Living Life After a Stroke | Paramedics World

Living Life After a Stroke: Brain Regeneration and Healing

A stroke is a major medical event that can cause major damage or death. Even when a stroke is relatively mild, recovery can be difficult. When a stroke is severe, the victim and family members may be in for a long and arduous road to healing — the length and outcome of which are unknown. In short, strokes are scary.


The infographic below, Life After a Stroke: Brain Regeneration and Healing, contains important information for anyone who is in the midst of recovering from a stroke, and for their concerned family members and friends.

The infographic outlines how the brain responds following a stroke, as well as the critical actions to take to reduce the risk of a second stroke, probably the worst nightmare for any stroke victim.

Inforgraphic provided by Family Home Health Services


As the infographic shows, the brain is resilient, and with the proper medical attention immediately following a stroke, ongoing therapy and careful monitoring, the brain can adapt and enable the stroke victim to regain lost abilities.

One way this happens is through the amazing property of neural plasticity, in which the brain reorganizes itself to allow healthy areas of the brain to handle functions formerly handled by stroke-damaged areas.

While the extent of this reorganization varies from person to person, and requires ongoing therapy and repetition to achieve the best outcomes, neural plasticity gives stroke sufferers and their families reason for hope in the doubtful days immediately following the event.

The advice noted in the infographic for prevention of a second stroke should really be implemented before a first stroke even occurs — but without doubt after a stroke.

A second stroke occurs about 25% of the time in the U.S., but taking the right risk-reduction actions can bring that percentage down.

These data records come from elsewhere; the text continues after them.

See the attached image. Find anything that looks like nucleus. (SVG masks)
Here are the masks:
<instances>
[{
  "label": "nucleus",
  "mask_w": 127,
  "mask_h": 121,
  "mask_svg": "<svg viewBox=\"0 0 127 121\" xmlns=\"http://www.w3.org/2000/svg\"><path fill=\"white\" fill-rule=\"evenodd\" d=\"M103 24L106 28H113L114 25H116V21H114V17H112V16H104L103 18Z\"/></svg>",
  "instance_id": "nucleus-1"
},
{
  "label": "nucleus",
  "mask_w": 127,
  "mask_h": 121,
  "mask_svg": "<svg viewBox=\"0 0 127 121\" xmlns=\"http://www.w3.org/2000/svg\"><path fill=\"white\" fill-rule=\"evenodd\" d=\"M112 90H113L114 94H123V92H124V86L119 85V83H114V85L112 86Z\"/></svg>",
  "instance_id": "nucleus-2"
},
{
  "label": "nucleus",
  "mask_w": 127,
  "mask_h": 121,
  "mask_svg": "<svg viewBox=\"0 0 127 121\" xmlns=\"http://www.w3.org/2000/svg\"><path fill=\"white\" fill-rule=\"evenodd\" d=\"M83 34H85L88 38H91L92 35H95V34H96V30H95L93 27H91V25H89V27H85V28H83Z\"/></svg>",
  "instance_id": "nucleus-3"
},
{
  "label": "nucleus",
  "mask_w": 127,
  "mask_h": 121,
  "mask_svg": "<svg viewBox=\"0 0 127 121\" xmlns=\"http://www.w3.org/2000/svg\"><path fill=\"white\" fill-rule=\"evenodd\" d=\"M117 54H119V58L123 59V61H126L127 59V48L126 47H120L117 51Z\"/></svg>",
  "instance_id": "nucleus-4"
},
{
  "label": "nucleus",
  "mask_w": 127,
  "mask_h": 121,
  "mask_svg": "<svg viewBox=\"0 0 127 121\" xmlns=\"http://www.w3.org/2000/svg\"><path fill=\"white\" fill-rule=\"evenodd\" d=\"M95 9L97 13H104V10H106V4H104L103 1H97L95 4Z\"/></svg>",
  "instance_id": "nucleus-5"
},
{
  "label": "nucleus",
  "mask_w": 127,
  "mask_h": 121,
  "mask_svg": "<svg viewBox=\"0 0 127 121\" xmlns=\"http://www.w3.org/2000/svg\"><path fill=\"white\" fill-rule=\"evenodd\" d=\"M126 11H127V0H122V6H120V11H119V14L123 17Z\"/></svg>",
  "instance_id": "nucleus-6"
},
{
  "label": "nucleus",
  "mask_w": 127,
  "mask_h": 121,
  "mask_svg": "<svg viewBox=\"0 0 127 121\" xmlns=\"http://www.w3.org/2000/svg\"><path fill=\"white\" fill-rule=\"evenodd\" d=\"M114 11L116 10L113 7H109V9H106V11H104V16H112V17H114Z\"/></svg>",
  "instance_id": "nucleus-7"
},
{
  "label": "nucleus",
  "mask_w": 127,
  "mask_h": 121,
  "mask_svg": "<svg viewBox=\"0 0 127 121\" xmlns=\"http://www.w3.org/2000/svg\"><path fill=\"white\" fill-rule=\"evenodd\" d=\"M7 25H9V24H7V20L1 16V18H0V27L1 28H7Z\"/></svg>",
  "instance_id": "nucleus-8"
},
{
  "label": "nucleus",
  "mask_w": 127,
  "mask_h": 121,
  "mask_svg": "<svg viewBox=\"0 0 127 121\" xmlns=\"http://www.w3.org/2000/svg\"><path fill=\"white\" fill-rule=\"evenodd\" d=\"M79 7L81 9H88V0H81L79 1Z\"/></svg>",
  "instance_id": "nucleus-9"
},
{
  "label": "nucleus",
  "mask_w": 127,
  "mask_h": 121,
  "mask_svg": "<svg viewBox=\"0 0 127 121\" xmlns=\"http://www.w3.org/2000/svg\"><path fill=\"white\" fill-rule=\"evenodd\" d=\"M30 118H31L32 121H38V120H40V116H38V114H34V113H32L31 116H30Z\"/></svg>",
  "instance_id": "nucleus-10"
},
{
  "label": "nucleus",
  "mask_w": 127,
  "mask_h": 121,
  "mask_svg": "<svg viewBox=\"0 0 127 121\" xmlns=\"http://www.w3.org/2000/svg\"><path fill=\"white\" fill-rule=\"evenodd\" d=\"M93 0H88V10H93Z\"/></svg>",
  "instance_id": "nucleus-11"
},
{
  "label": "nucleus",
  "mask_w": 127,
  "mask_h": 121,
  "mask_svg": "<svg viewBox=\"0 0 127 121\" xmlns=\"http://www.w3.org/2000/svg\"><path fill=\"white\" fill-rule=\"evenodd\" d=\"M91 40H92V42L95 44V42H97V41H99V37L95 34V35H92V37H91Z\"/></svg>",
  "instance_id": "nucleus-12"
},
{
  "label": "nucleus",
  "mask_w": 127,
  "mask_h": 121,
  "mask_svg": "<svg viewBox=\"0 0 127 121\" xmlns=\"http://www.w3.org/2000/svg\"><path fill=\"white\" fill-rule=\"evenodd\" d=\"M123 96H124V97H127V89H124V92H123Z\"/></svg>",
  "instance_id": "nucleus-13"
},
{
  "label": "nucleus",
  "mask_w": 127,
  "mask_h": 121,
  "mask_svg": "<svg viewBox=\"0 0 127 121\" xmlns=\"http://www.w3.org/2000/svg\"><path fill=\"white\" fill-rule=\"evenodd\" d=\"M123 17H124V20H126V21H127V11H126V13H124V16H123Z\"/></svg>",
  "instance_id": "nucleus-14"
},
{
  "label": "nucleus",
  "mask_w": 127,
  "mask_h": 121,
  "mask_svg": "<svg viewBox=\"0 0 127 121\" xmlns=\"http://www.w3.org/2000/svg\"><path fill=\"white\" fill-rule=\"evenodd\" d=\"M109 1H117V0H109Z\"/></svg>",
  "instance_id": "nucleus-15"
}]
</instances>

All of the actions listed in the infographic are critically important, but not all are applicable to every patient. For instance, sleep apnea can disrupt sleep patterns and cause sleep deprivation, which can lead to stroke — but not all stroke victims suffer from this disorder.

Of course, risk reduction for a second stroke is not a “do-it-yourself” exercise. It’s always important to develop a risk-reduction plan with your primary care physician or a specialist.

With a good plan and ongoing therapy (if needed), the eventual outcome for a stroke sufferer can be positive, and the road to healing perhaps less challenging than it first appeared.